Verder zeiden de oversten tot hen: Laat hen leven, en laat ze houthouwers en waterputters zijn der ganse vergadering, gelijk de oversten tot hen gezegd hebben.
22 Joshua called for them and said, “Why did you deceive us when you said, 'We are very far from you', when you live right here among us?
En Jozua riep hen, en sprak tot hen, zeggende: Waarom hebt gijlieden ons bedrogen, zeggende: Wij zijn zeer verre van ulieden gezeten, daar gij in het midden van ons zijt wonende?
23 Now, because of this, you are cursed and some of you will always be slaves, those who cut wood and draw water for the house of my God.”
Nu dan, vervloekt zijt gijlieden! en onder ulieden zullen niet afgesneden worden knechten, noch houthouwers, noch waterputters ten huize mijns Gods.
24 They answered Joshua and said, “Because it was told to your servants that Yahweh your God commanded his servant Moses to give you all the land, and to destroy all the inhabitants of the land before you—so we were very afraid for our lives because of you. That is why we did this thing.
Zij dan antwoordden Jozua, en zeiden: Dewijl het aan uw knechten zekerlijk was te kennen gegeven, dat de HEERE, uw God, Zijn knecht Mozes geboden heeft, dat Hij ulieden al dit land geven, en al de inwoners des lands voor ulieder aangezicht verdelgen zoude, zo vreesden wij onzes levens zeer voor ulieder aangezichten; daarom hebben wij deze zaak gedaan.
25 Now, look, you hold us in your power. Whatever seems good and right for you to do to us, do it.”
En nu, zie, wij zijn in uw hand; doe, gelijk het goed en gelijk het recht is in uw ogen ons te doen.

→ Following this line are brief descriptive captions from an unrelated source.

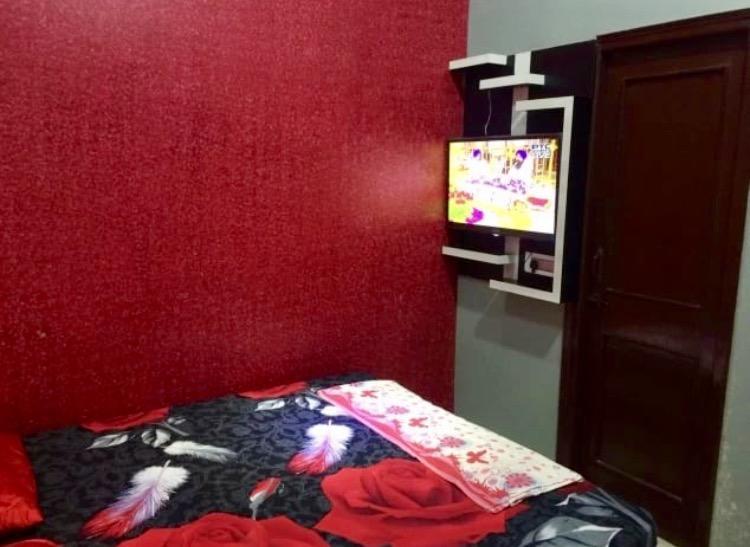 Hotel Gumber Sirsa Bagian luar foto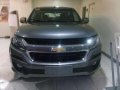 Chevrolet Trailblazer LT AT-0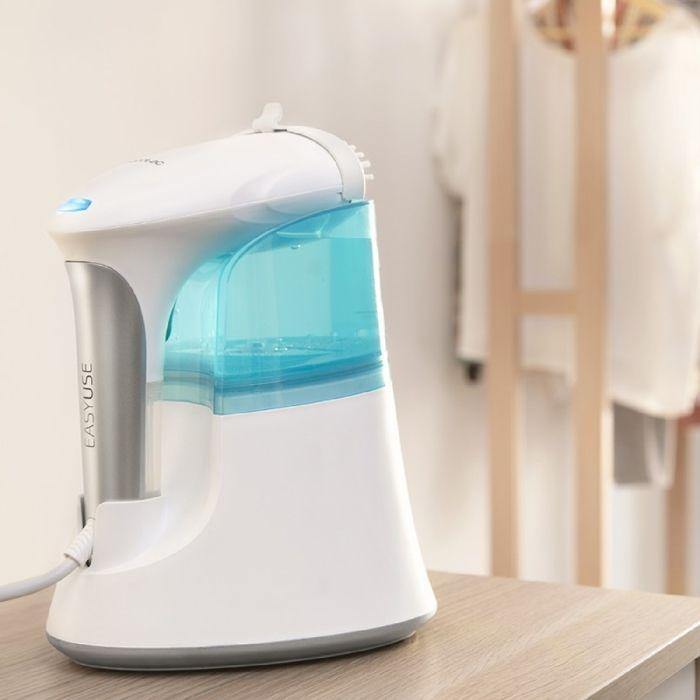 Fer Vertical - Cecotec - SmoothForce 3000 UltraSteam - 2 Bars - 1200 W - Réservoir 700 Ml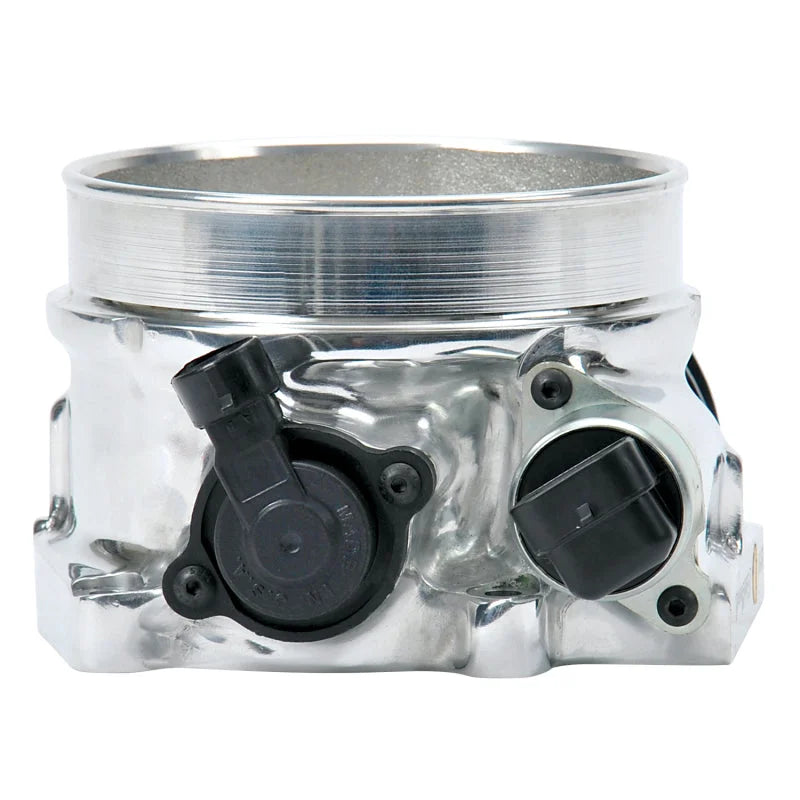 Edelbrock EFI Throttle Body Pro-Flo XT 90mm Polished - Additional View 6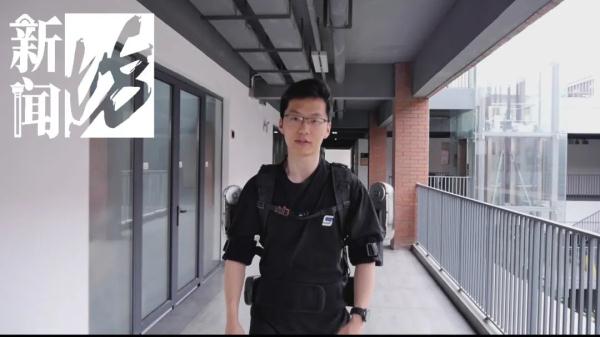 科幻成为现实！《流浪地球2》里这个装备来了...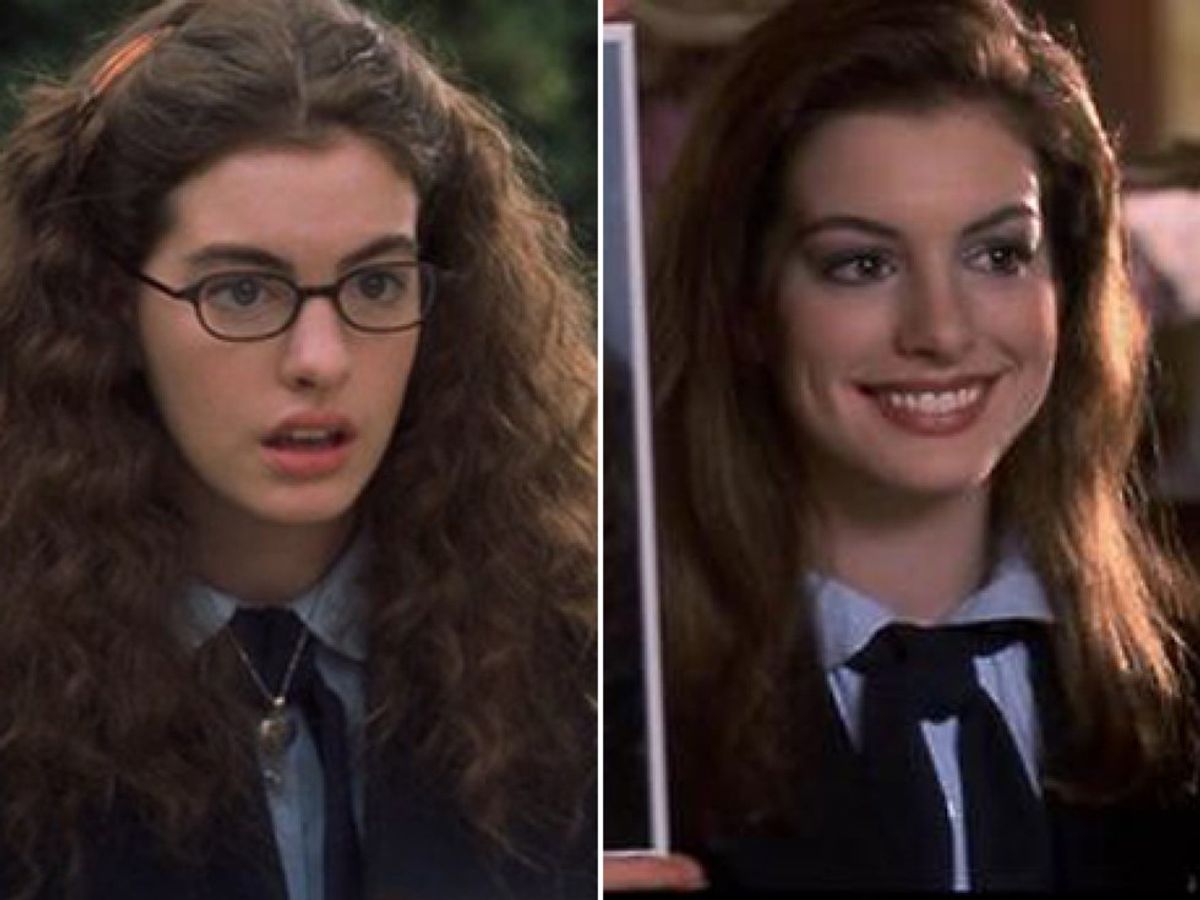 Why Princess Diaries Is The Best Movie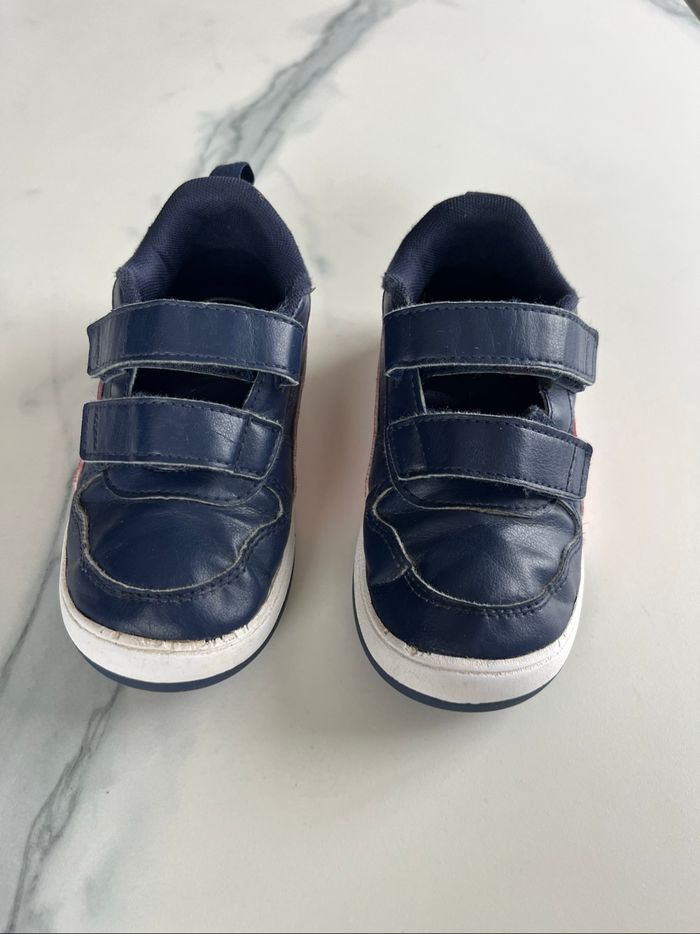 Basket Puma 27 - photo numéro 2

26 So Joshua did this for them: He delivered them out of the control of the people of Israel, so that the Israelites did not kill them.
Zo deed hij hun alzo, en hij verloste hen van de hand der kinderen Israels, dat zij hen niet doodsloegen.
27 That day Joshua made the Gibeonites cutters of wood and drawers of water for the community, and for the altar of Yahweh, to this day, in the place that Yahweh chooses.
Alzo gaf Jozua hen over ten zelven dage tot houthouwers en waterputters der vergadering, en dat tot het altaar des HEEREN, tot dezen dag toe, aan de plaats, die Hij verkiezen zoude.